DIRECTIONS
Each entry below must come back exactly as written, without its pictures.

Data items
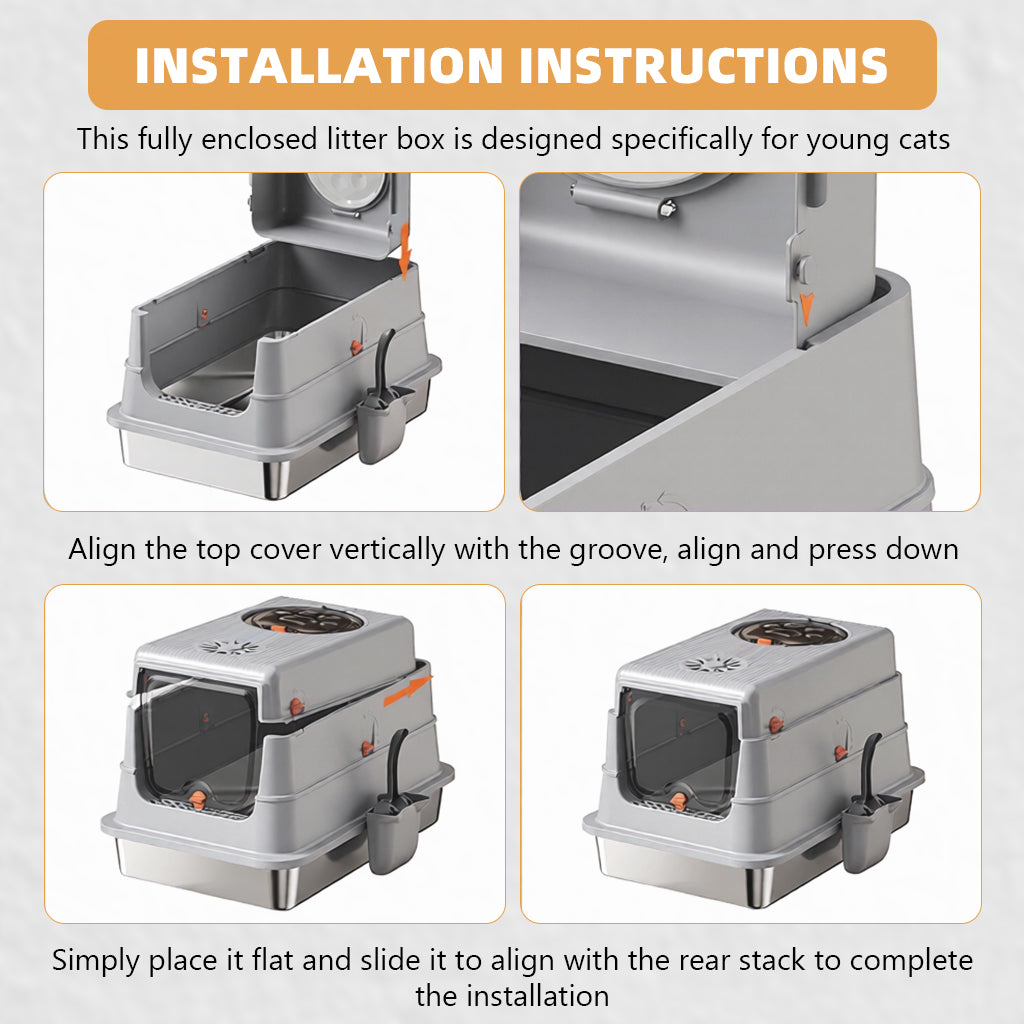 INSTALLATION INSTRUCTIONS

This fully enclosed litter box is designed specifically for young cats

Align the top cover vertically with the groove, align and press down

Simply place it flat and slide it to align with the rear stack to complete the installation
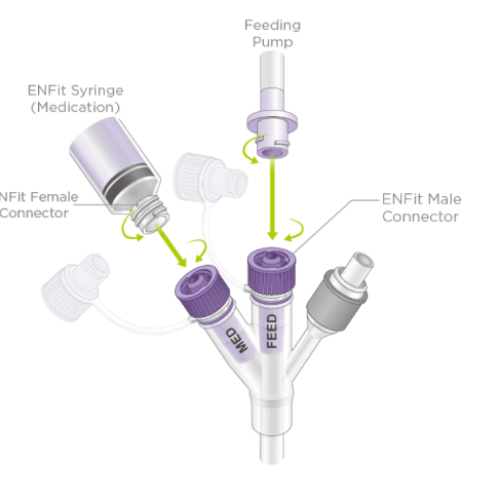 Feeding Pump

ENFit Syringe (Medication)

NFit Female Connector

ENFit Male Connector

MED

FEED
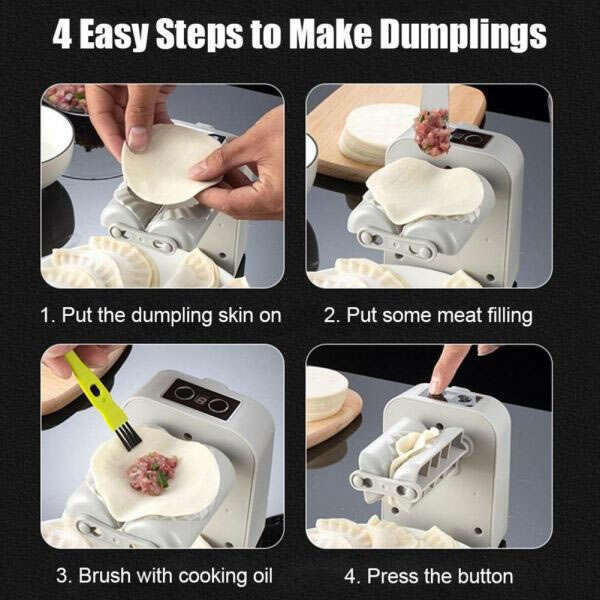 4 Easy Steps to Make Dumplings

1. Put the dumpling skin on

2. Put some meat filling

3. Brush with cooking oil

4. Press the button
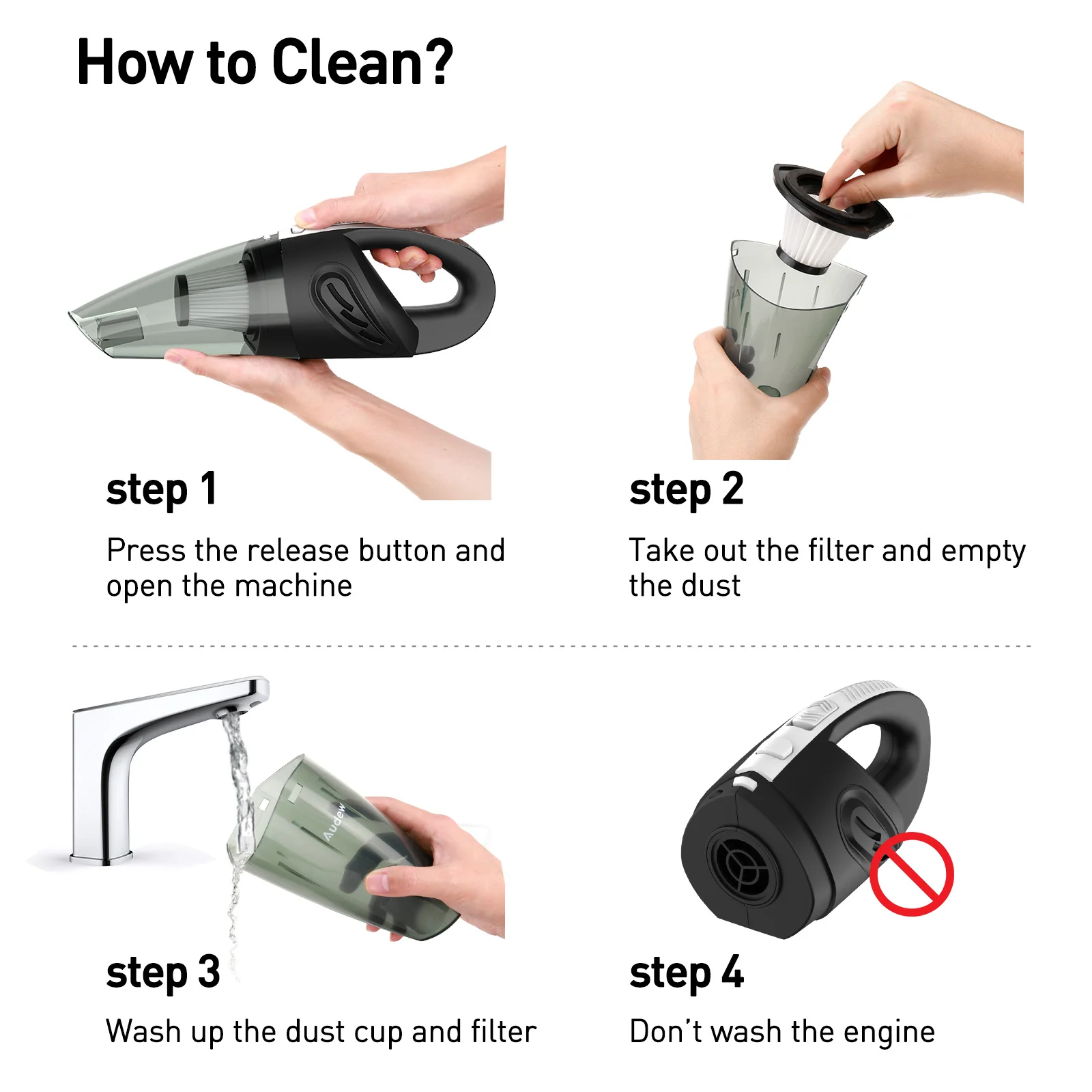 How to Clean?

step 1

Press the release button and open the machine

step 2

Take out the filter and empty the dust

Audew

step 3

Wash up the dust cup and filter

step 4

Don't wash the engine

RESULT OF THIS EXERCISE
 INSTALLATION INSTRUCTIONS

This fully enclosed litter box is designed specifically for young cats

Align the top cover vertically with the groove, align and press down

Simply place it flat and slide it to align with the rear stack to complete the installation
 Feeding Pump

ENFit Syringe (Medication)

NFit Female Connector

ENFit Male Connector

MED

FEED
 4 Easy Steps to Make Dumplings

1. Put the dumpling skin on

2. Put some meat filling

3. Brush with cooking oil

4. Press the button
 How to Clean?

step 1

Press the release button and open the machine

step 2

Take out the filter and empty the dust

Audew

step 3

Wash up the dust cup and filter

step 4

Don't wash the engine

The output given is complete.